The term Acute Lung Injury (ALI) was used prior to the Berlin Definition. The Berlin criteria eliminated the term ALI and replaced it with a three-tiered classification of ARDS (mild, moderate, severe) based on the degree of hypoxemia. Mild ARDS roughly corresponds to the previous definition of ALI.
What is the role of corticosteroids in ARDS?
The role of corticosteroids remains controversial. While they can reduce inflammation, early high-dose steroids have not shown a mortality benefit. Some studies suggest a potential benefit with prolonged, low-dose methylprednisolone or dexamethasone in specific patient populations (like COVID-19 ARDS), but their routine use is not universally recommended for all ARDS cases.
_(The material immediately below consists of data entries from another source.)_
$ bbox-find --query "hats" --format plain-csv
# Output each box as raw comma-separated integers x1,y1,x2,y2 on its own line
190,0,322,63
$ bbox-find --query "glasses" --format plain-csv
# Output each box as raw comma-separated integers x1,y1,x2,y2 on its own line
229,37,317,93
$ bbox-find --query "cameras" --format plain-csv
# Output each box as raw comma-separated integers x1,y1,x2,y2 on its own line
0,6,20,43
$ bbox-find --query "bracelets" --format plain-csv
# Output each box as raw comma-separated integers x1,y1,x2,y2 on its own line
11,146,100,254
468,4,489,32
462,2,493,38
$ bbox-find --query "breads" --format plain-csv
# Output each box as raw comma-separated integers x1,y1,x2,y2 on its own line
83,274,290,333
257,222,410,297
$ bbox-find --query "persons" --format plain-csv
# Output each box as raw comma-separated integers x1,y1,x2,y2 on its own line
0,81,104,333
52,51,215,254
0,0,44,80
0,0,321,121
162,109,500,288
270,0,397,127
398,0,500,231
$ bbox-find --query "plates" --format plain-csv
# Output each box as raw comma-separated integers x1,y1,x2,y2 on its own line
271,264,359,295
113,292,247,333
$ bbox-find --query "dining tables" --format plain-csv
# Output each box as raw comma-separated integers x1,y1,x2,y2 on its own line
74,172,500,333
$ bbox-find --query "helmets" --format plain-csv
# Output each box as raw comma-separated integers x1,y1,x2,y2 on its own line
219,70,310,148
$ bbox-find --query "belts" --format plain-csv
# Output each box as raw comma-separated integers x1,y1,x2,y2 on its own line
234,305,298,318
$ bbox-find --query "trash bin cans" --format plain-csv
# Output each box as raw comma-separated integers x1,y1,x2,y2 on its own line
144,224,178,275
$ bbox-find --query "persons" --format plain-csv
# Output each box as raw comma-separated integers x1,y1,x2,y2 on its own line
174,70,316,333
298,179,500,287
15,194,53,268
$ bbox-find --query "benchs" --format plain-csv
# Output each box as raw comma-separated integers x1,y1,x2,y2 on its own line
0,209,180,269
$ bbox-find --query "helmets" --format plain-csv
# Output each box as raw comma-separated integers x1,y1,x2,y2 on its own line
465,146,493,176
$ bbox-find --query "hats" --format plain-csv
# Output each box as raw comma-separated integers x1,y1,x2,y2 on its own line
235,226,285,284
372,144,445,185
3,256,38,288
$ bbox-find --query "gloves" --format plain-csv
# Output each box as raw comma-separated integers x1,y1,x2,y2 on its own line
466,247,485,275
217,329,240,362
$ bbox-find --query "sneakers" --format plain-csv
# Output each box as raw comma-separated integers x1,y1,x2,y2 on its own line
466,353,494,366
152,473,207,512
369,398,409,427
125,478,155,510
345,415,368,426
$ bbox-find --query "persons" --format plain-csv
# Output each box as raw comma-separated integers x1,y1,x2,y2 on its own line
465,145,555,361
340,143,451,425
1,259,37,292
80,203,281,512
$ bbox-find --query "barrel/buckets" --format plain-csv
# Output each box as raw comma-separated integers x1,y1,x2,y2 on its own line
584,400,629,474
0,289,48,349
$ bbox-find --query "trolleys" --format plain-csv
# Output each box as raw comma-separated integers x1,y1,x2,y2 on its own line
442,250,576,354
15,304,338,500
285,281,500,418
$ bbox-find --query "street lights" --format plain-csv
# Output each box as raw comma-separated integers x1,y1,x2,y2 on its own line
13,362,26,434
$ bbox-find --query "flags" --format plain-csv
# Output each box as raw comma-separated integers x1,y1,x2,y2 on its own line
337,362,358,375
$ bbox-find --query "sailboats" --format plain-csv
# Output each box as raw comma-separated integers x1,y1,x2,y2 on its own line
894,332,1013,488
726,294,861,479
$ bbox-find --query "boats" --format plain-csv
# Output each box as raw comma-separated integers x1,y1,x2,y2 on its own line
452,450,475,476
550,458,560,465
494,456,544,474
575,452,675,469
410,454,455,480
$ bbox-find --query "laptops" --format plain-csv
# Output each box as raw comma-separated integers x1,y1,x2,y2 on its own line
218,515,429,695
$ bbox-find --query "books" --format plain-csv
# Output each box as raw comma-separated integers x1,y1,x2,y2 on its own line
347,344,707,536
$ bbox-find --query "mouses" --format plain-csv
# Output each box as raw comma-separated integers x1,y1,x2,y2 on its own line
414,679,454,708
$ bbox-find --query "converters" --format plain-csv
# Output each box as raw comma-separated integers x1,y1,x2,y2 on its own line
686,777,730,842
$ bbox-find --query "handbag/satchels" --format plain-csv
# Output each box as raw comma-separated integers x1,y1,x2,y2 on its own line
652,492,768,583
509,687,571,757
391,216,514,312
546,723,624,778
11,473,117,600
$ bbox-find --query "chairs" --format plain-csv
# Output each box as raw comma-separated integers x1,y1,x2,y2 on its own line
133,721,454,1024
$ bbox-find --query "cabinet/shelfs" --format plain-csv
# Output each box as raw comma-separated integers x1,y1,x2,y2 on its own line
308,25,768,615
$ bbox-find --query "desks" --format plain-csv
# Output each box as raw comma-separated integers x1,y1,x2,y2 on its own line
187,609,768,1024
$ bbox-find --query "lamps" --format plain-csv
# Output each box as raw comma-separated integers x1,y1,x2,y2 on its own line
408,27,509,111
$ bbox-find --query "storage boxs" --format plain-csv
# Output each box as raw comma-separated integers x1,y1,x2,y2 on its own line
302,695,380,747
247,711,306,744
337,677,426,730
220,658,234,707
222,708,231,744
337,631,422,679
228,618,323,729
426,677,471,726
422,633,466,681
What are the long-term consequences of surviving ARDS?
Survivors of ARDS often face significant long-term physical, cognitive, and psychological challenges, collectively known as Post-Intensive Care Syndrome (PICS). This can include muscle weakness, cognitive impairment (memory, attention deficits), anxiety, depression, and post-traumatic stress disorder (PTSD).
This content is for educational and informational purposes only and does not constitute medical advice. Always consult with a qualified healthcare professional for diagnosis and treatment.